[Brano di testo]
◇ ◇ ◇ ◇ ◇
Ubbidivamo tutti, certi che quella sua scaramanzia fosse un’ipoteca che metteva sopra il futuro.

A forza di temere che quello fosse l’ultimo anno di noi tutti insieme, nonna Tatà campó per quasi novantacinque primavere, riuscendo nell’obiettivo di tenere insieme una grande famiglia, sí complessa, che aveva però nella casa all’angolo il suo asse: il focolare d’inverno e il refrigerio in tempo d’estate.

Dicevo della liturgia “dell’ultima sera”

Nel pomeriggio la nonna con le zie preparavano la sala da pranzo: uno stanzone gigantesco, alle pareti una carta scolorita, con fiori provenzali e qua e là qualche disegno, che era l’impronta del passaggio di noi tanti “nipotini”.
◇ ◇ ◇ ◇ ◇
[Materiali dell'esercizio]
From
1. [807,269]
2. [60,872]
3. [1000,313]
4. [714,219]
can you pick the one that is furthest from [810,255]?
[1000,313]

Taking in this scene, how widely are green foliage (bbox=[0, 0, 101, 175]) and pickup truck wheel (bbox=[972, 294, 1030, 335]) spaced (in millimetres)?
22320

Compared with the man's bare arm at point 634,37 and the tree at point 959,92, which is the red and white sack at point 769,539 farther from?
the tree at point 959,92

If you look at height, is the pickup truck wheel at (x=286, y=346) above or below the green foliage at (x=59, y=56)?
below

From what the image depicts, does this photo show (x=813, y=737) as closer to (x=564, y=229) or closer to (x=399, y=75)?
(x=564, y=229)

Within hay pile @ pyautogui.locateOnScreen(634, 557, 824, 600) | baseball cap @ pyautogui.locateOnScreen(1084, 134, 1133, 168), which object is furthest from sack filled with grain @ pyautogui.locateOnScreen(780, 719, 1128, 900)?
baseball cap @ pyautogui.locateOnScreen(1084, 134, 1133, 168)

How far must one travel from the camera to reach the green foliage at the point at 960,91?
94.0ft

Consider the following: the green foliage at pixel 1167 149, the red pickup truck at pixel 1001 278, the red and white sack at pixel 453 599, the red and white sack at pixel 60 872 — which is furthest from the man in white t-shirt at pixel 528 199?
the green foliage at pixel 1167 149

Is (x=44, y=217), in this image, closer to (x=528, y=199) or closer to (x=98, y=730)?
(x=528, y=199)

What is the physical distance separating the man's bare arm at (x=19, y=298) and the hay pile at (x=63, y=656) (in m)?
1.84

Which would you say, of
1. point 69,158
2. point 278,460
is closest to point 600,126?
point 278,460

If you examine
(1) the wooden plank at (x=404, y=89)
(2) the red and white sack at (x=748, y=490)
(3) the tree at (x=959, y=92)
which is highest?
◇ ◇ ◇ ◇ ◇
[Compiti da svolgere]
**1)** Elenca tutti i familiari che il brano menziona, indicandoli con il grado di parentela usato nel testo.
**2)** Stampa senza modifiche una parte dei materiali dell'esercizio: comincia dalla riga che contiene "Which would you say, of" e fermati dopo l'ultima riga dei materiali, includendo entrambe.
Le righe dei materiali non hanno alcun legame con il brano.

[Soluzioni dei compiti]
**1)** la nonna (nonna Tatà), le zie, i nipotini

**2)**
Which would you say, of
1. point 69,158
2. point 278,460
is closest to point 600,126?
point 278,460

If you examine
(1) the wooden plank at (x=404, y=89)
(2) the red and white sack at (x=748, y=490)
(3) the tree at (x=959, y=92)
which is highest?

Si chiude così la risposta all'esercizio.